» Given instruction 1:
Using the book review, answer each question on its own line:
(a) Which misconception does the reviewer call the biggest disagreement?
(b) What is described as a yawning gap in the description of green politics?
(c) Who wrote the review at Ozpolitics?
» Given instruction 2: Transcribe the part of the book review that opens with the words containing "However, just because" and closes with "the mind stewing.".

» Document segment:
There are areas of the book that are absolutely no surprise to me at all, such as problems with over-consumption that neither the left nor right of politics has adequately dealt with. But there are other areas that are a new an interesting addition to what I know about politics, like the importance of ‘famliy’ and ‘values’ as an area where progressive politics needs to take back the agenda currently dominated by the neo-liberal right.

There are many arguments that I just don’t agree with. The biggest is the misconception that green politics is all about ‘conservation’. For me, the conservation side of environmentalism is a small fraction of what it means to be ‘green’. Inter-generational equity is a yawning gap in his brief description of green politics.

However, just because I don’t agree with everything in it doesn’t mean I haven’t been influenced by it. I also have a tremendous amount of respect for the arguments put forward by McKnight.

While the book is an excellent historical analysis, it’s attempt at suggesting the much desired ‘new’ progressive politics is pretty ad hoc and patchy. But then, McKnight never claims to be defining the new politics, only planting the seed for further discussion.

For academics and others with a lot deeper knowledge of politics, this book is probably not going to say anything very new, and may be too simplistic. The review by Bryan Palmer at Ozpolitics certainly seems to say so. But for those like me who take and active though non-professional interest, it’s a great ready with some gems to get the mind stewing.

» Provided material:
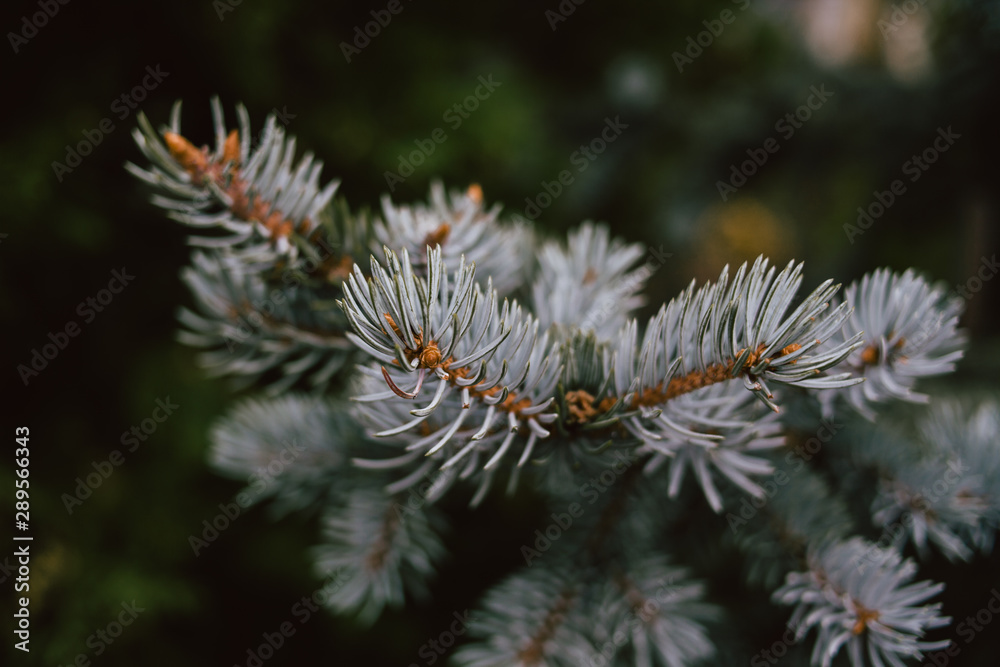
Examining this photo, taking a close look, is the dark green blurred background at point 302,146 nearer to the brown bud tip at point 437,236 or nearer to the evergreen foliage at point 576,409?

» Output 1:
(a) The misconception that green politics is all about ‘conservation’.
(b) Inter-generational equity.
(c) Bryan Palmer.

» Output 2:
However, just because I don’t agree with everything in it doesn’t mean I haven’t been influenced by it. I also have a tremendous amount of respect for the arguments put forward by McKnight.

While the book is an excellent historical analysis, it’s attempt at suggesting the much desired ‘new’ progressive politics is pretty ad hoc and patchy. But then, McKnight never claims to be defining the new politics, only planting the seed for further discussion.

For academics and others with a lot deeper knowledge of politics, this book is probably not going to say anything very new, and may be too simplistic. The review by Bryan Palmer at Ozpolitics certainly seems to say so. But for those like me who take and active though non-professional interest, it’s a great ready with some gems to get the mind stewing.